_Text for analysis:_
######

DEV Community

Cover image for Ship FSx for ONTAP Audit Logs to New Relic via Serverless Lambda Pipeline

Ship FSx for ONTAP Audit Logs to New Relic via Serverless Lambda Pipeline

TL;DR

New Relic's 100 GB/month free tier makes it the lowest-barrier entry point for FSx for ONTAP audit log observability. Deploy a single CloudFormation stack, and your file access events are queryable in NRQL within 30 minutes — no credit card required.

FSx for ONTAP audit volume
  → S3 Access Point
    → EventBridge Scheduler (every 5 min)
      → Lambda (reads + formats)
        → New Relic Log API v1 (HTTP 202)
          → NRQL queryable in ~30 seconds
Enter fullscreen mode Exit fullscreen mode

This is Part 7 of the Serverless Observability for FSx for ONTAP series. Previous parts covered Datadog, OTel Collector, and Grafana Cloud.


Why New Relic for FSx for ONTAP Audit Logs?

Criteria New Relic Comparison
Free tier 100 GB/month (permanent, no expiry) Grafana: 50 GB/month (14-day retention), Sumo Logic: 500 MB/day (~15 GB/month), Datadog: none
Retention (free) 30 days Grafana: 14 days
Query language NRQL (SQL-like) Familiar to anyone who knows SQL
Alert conditions NRQL-based, free Included in free tier
Credit card required No Some vendors require CC for trial

For a typical FSx for ONTAP file server generating 1-10 GB/month of audit logs, New Relic's free tier covers the entire workload at zero cost.

Architecture

┌──────────────────────────────────────────────────────────┐
│ FSx for ONTAP                                            │
│                                                          │
│  Audit Volume ──→ S3 Access Point                        │
│                        │                                 │
│                        ▼                                 │
│  EventBridge Scheduler (rate: 5 min)                     │
│                        │                                 │
│                        ▼                                 │
│  Lambda (Python 3.12)                                    │
│    • Reads audit logs via S3 AP                          │
│    • Parses JSON/EVTX                                    │
│    • Formats for New Relic Log API                       │
│    • Sends gzip-compressed payload                       │
│    • Checkpoints in SSM Parameter Store                  │
│                        │                                 │
│                        ▼                                 │
│  New Relic Log API v1                                    │
│  https://log-api.newrelic.com/log/v1                     │
│  Header: Api-Key: <license-key>                          │
│  Response: HTTP 202 + requestId                          │
│                                                          │
│                        ▼                                 │
│  NRQL: SELECT * FROM Log WHERE source='fsxn-ontap'       │
└──────────────────────────────────────────────────────────┘
Enter fullscreen mode Exit fullscreen mode

Quick Start (30 Minutes)

######

_Dataset extract:_
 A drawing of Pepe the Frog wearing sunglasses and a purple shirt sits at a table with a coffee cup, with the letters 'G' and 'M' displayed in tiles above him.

######

_What to work on:_
In the article on shipping FSx for ONTAP audit logs to New Relic, where does the Lambda function keep its checkpoints? The listing plays no role here.

_Answer for this exercise:_
In SSM Parameter Store.